Advanced persistent threat (APT) actors have exploited known vulnerabilities in Zoho ManageEngine and Fortinet VPN products to hack an organization in the aeronautical sector, according to a joint report from the FBI, the Cybersecurity and Infrastructure Security Agency (CISA), and the Cyber Command’s Cyber National Mission Force (CNMF).
Impacting more than 20 on-premises Zoho ManageEngine products, the first bug, tracked as CVE-2022-47966 (CVSS score of 9.8), allows remote attackers to execute arbitrary code on affected systems.
The critical-severity issue was patched in November 2022, but the first signs of exploitation were observed in January 2023, shortly before a proof-of-concept (PoC) exploit targeting the flaw was published. At the time, security firms identified thousands of exposed ManagedEngine instances.
The second vulnerability, CVE-2022-42475 (CVSS score of 9.8), impacts multiple FortiOS SSL-VPN and FortiProxy SSL-VPN versions, and was addressed with emergency patches in December 2022.
In January 2023, however, Mandiant warned that the vulnerability had been exploited by Chinese hackers as a zero-day, before the patches were released, in attacks aimed at a European government organization and a managed service provider in Africa.
After investigating between February and April 2023, CISA, FBI, and CNMF discovered that multiple APTs exploited the two flaws starting in January this year, to establish persistence on an aeronautical organization’s network.
“CISA and co-sealers assess that beginning as early as January 2023, multiple nation-state APT actors were present on the organization’s network via at least two initial access vectors,” the three agencies note in an advisory (PDF).

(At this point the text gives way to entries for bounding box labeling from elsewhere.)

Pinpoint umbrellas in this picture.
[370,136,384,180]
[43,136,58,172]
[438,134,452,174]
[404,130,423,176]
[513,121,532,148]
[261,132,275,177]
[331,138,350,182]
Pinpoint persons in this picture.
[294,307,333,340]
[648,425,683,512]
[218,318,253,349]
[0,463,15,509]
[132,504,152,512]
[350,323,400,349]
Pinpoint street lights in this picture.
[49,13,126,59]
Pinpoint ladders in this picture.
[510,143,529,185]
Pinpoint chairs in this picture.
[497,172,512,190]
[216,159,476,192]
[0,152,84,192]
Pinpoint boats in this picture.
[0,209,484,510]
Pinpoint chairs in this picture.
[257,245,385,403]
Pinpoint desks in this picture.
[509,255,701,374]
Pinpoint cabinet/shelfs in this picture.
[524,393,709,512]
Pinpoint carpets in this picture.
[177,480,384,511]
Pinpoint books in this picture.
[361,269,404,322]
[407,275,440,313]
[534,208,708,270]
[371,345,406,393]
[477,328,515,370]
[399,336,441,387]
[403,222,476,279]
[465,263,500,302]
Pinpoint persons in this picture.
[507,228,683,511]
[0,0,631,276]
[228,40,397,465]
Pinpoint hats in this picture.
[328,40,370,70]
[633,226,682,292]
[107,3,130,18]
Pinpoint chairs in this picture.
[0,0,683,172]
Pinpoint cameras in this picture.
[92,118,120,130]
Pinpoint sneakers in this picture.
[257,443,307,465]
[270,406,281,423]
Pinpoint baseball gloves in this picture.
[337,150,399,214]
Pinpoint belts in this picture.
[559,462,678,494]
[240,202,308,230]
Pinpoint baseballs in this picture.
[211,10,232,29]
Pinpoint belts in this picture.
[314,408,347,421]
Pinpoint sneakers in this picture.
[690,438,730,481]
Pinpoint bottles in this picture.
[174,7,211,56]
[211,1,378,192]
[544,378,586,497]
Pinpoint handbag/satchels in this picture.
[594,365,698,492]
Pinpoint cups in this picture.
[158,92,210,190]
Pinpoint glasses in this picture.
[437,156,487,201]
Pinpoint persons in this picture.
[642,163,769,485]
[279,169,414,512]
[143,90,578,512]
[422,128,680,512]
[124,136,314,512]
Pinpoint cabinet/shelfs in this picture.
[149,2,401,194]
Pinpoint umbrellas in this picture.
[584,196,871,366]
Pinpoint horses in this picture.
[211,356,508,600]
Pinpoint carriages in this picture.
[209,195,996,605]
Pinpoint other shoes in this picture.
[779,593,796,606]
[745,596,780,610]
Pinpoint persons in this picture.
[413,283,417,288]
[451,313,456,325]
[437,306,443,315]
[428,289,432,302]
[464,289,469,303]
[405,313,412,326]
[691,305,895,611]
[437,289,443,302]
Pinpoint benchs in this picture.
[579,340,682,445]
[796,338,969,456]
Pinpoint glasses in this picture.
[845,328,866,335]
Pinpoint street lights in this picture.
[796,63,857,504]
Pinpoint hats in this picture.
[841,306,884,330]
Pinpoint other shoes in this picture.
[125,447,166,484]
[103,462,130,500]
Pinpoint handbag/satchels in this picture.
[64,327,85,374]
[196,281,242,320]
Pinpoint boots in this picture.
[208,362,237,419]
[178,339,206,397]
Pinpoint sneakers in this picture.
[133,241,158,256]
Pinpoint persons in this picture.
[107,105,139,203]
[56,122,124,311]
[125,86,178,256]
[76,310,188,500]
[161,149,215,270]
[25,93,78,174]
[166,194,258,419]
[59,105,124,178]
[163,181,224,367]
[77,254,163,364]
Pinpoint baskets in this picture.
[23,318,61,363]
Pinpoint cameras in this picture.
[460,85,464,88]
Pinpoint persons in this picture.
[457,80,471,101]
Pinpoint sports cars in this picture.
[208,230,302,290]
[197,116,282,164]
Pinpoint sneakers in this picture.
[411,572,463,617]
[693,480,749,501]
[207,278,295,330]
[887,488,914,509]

By exploiting CVE-2022-47966, the attackers gained root level access to the web server hosting Zoho ManageEngine ServiceDesk Plus, created a local user account with administrative privileges, performed reconnaissance, deployed malware, harvested credentials, and moved laterally into the network.
“CISA and co-sealers were unable to determine if proprietary information was accessed, altered, or exfiltrated. This was due to the organization not clearly defining where their data was centrally located and CISA having limited network sensor coverage,” the advisory reads.
Another APT, the advisory reveals, exploited CVE-2022-42475 to compromise the organization’s firewall device and establish multiple VPN connections during the first half of February. The attackers disabled admin credentials and deleted logs, preventing the detection of follow-up activities.
“It was identified that APT actors compromised and used disabled, legitimate administrative account credentials from a previously hired contractor—of which the organization confirmed the user had been disabled prior to the observed activity,” the advisory explains.
The attackers established multiple TLS-encrypted sessions to transfer data from the compromised firewall and moved laterally to a web server, where they deployed web shells.
The investigation revealed that the threat actors used multiple readily available tools during their attacks, including Mimikatz (credential dumping), Ngrok (creates private connection tunnel), ProcDump (process dumper), Metasploit, anydesk.exe (remote access), and others.
In their advisory, CISA, FBI, and CNMF provide information on these tools, a detailed timeline of the observed activity, indicators of compromise (IoCs) associated with the attacks, and a list of recommended mitigations to prevent similar attacks.